Ada yang bilang, krisis 1998 itu krisis kredit. Sekarang beda. Ini krisis fiskal. Pemerintah defisit. Utang jatuh tempo menumpuk. Pasar SBN semakin rapuh. Bank dipaksa menolong. BI terjepit.
Dan memang BI terjepit. Kalau ia membeli SBN untuk menolong pemerintah, pasar akan menuduhnya sedang "cetak uang gaya Orde Baru".
Itu berbahaya, karena inflasi bisa meledak. Tapi kalau BI cuek, kurs rupiah bisa rontok karena investor asing kabur dari pasar obligasi.
Kalau BI intervensi terus-menerus di pasar valas, cadangan devisa terkuras. Jadi, BI seperti orang yang disuruh memilih: mau kepleset di kamar mandi atau jatuh dari sepeda motor. Dua-duanya sakit.
Lalu musuh baru sektor riil pun lahir. Bukan lagi pesaing usaha, bukan pula kurs dolar yang naik-turun. Musuhnya justru pemerintah sendiri. Karena pemerintah menerbitkan SBN dengan bunga tinggi.
Bank lebih suka menaruh uangnya di sana ketimbang meminjamkan ke pengusaha. Buat apa capek urus kredit UMKM dengan risiko gagal bayar, kalau bisa rebahan sambil menunggu bunga obligasi cair tiap bulan?
Begini saja: kalau dulu UMKM kalah bersaing karena kalah modal, sekarang mereka kalah karena kalah bunga. Bank-bank besar yang tadinya jadi urat nadi kredit, kini berubah jadi makelar SBN.

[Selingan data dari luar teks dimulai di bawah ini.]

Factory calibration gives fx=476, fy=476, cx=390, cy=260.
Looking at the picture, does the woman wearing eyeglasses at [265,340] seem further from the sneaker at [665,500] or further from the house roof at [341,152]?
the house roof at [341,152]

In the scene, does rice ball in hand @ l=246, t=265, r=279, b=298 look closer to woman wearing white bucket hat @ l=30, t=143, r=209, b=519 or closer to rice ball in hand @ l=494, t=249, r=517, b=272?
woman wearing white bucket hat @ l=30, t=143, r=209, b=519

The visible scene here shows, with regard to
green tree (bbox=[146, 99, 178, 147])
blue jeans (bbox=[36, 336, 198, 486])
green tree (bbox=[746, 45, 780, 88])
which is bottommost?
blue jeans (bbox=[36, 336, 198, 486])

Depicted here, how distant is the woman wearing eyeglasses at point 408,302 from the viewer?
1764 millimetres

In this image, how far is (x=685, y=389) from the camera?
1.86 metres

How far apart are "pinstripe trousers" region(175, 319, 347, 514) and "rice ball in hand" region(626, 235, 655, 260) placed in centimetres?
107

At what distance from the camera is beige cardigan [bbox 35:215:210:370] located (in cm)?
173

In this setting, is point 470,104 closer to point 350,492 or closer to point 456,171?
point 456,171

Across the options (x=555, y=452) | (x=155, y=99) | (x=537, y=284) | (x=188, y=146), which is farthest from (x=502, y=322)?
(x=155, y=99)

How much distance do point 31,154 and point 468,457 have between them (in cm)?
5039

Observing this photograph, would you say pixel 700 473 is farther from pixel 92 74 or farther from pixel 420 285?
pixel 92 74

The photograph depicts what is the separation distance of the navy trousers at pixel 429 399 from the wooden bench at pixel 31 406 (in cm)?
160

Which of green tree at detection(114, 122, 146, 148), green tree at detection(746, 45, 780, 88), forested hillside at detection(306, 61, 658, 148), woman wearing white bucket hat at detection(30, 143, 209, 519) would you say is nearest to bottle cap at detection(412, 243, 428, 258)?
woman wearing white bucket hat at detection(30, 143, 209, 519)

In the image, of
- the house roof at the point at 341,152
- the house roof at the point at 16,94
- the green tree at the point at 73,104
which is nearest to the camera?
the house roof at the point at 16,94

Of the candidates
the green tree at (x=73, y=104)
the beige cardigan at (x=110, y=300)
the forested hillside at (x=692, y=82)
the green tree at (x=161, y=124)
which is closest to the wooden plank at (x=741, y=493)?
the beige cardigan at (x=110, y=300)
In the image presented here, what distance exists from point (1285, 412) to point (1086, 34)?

Sektor riil sekarat bukan karena tidak punya ide, tapi karena likuiditasnya disedot habis oleh APBN. Kalau dianalogikan, kira-kira begini
"UMKM itu seperti tukang bakso yang nunggu pinjaman modal, tapi bank lebih sibuk melayani pemerintah yang jualan obligasi rasa sate Padang. Hasilnya, tukang bakso pun cuma bisa gigit mangkok."
Data terbaru tidak bisa dibantah. Hingga Agustus 2025, kepemilikan perbankan terhadap SBN mencapai Rp1.920 triliun, naik hampir 12% dibanding tahun lalu.